Information technology and the life sciences are the largest and most dynamic of the KI sectors
Medium term data on the growth of the Cambridge economy, right up to the start of the 2020 Covid lockdown, shows persistently much higher annual growth rates than the national economy, particularly amongst knowledge-intensive (KI) firms. This confirms Cambridge’s status as one of the largest concentrations of KI employment in Europe. However, there are also indications that start-ups and non-KI firms are finding conditions in the city less attractive.
The authoritative data released today by the Centre for Business Research (CBR) at the University of Cambridge, details the annual turnover and employment growth of the 26,000 companies based within 20 miles of Cambridge measured over 6, 3 and 1 year periods. The CBR calculates that corporate employment growth across the Cambridge city region economy within this 20 mile radius was 6.2% pa, 5.0% pa, and 3.7% pa over these periods.

## [Data extracts]
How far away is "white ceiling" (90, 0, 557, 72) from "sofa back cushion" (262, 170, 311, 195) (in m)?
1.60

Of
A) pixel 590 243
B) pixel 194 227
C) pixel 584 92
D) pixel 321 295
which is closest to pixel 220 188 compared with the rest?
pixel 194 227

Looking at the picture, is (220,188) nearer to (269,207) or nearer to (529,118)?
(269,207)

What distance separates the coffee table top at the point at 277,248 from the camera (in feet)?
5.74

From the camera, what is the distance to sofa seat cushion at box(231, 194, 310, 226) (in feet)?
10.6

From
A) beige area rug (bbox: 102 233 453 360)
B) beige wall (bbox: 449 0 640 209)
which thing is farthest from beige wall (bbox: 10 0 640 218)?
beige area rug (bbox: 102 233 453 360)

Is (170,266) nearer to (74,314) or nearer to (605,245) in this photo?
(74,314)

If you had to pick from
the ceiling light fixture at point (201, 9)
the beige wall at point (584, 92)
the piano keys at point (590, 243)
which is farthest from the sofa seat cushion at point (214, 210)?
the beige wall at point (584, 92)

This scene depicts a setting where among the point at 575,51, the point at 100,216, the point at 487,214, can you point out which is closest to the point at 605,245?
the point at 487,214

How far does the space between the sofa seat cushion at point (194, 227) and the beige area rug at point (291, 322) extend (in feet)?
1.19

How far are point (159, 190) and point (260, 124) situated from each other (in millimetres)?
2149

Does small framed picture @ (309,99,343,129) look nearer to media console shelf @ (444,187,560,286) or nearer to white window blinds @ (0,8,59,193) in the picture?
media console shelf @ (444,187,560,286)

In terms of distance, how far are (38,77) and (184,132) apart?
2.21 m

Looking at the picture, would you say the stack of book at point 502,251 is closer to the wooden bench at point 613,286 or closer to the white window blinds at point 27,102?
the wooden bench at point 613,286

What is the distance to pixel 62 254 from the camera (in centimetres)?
==
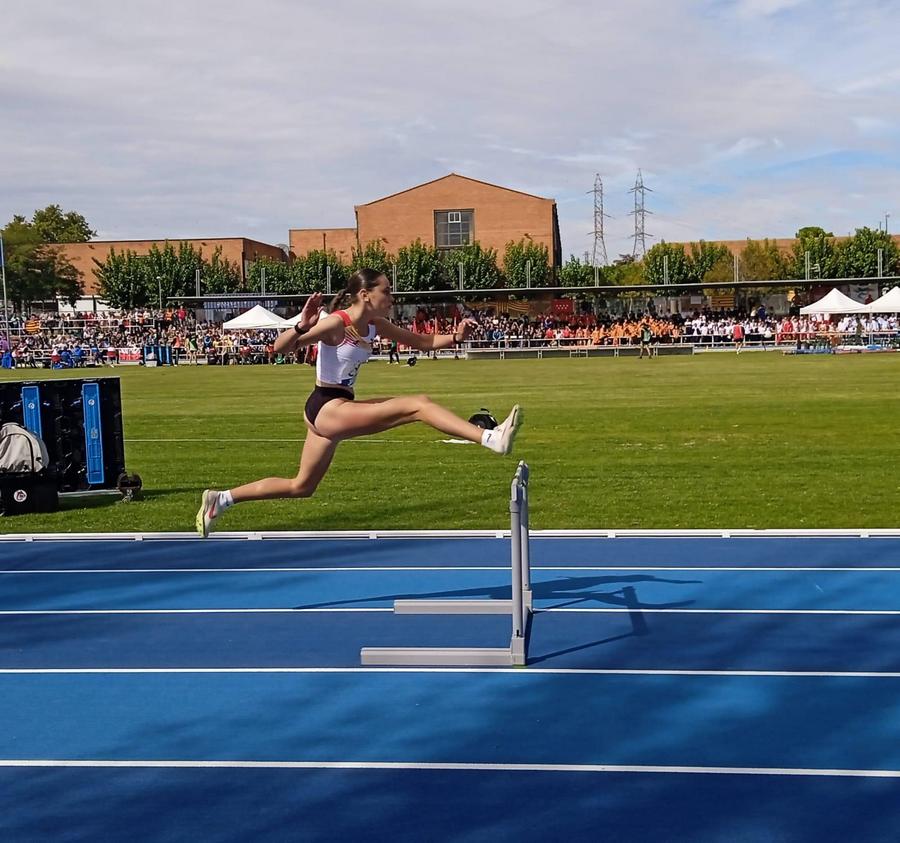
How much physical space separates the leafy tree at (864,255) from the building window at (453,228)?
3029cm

## [Work task 1]
In the text on the Cambridge economy, what confirms Cambridge's status as one of the largest concentrations of knowledge-intensive employment in Europe? Answer in one to three sentences.
## [Work task 2]
Answer these questions from the text on the Cambridge economy:
(a) Which two sectors are named as the largest and most dynamic of the knowledge-intensive sectors?
(b) Which organization released the data?
(c) How many companies based within 20 miles of Cambridge does the data cover?
## [Work task 3]
Rewrite the paragraph of the Cambridge economy text that begins "The authoritative data released today" as a short list, keeping its main facts.

## [Answer box 1]
Medium-term data show that the Cambridge economy had persistently much higher annual growth rates than the national economy up to the start of the 2020 Covid lockdown, particularly among knowledge-intensive firms. This confirms Cambridge's status as one of the largest concentrations of knowledge-intensive employment in Europe.

## [Answer box 2]
(a) Information technology and the life sciences.
(b) The Centre for Business Research (CBR) at the University of Cambridge.
(c) 26,000 companies.

## [Answer box 3]
- Source: the Centre for Business Research (CBR) at the University of Cambridge, released today.
- Coverage: annual turnover and employment growth of the 26,000 companies based within 20 miles of Cambridge.
- Periods measured: 6, 3 and 1 years.
- Corporate employment growth in this 20-mile radius: 6.2% pa, 5.0% pa and 3.7% pa over those periods.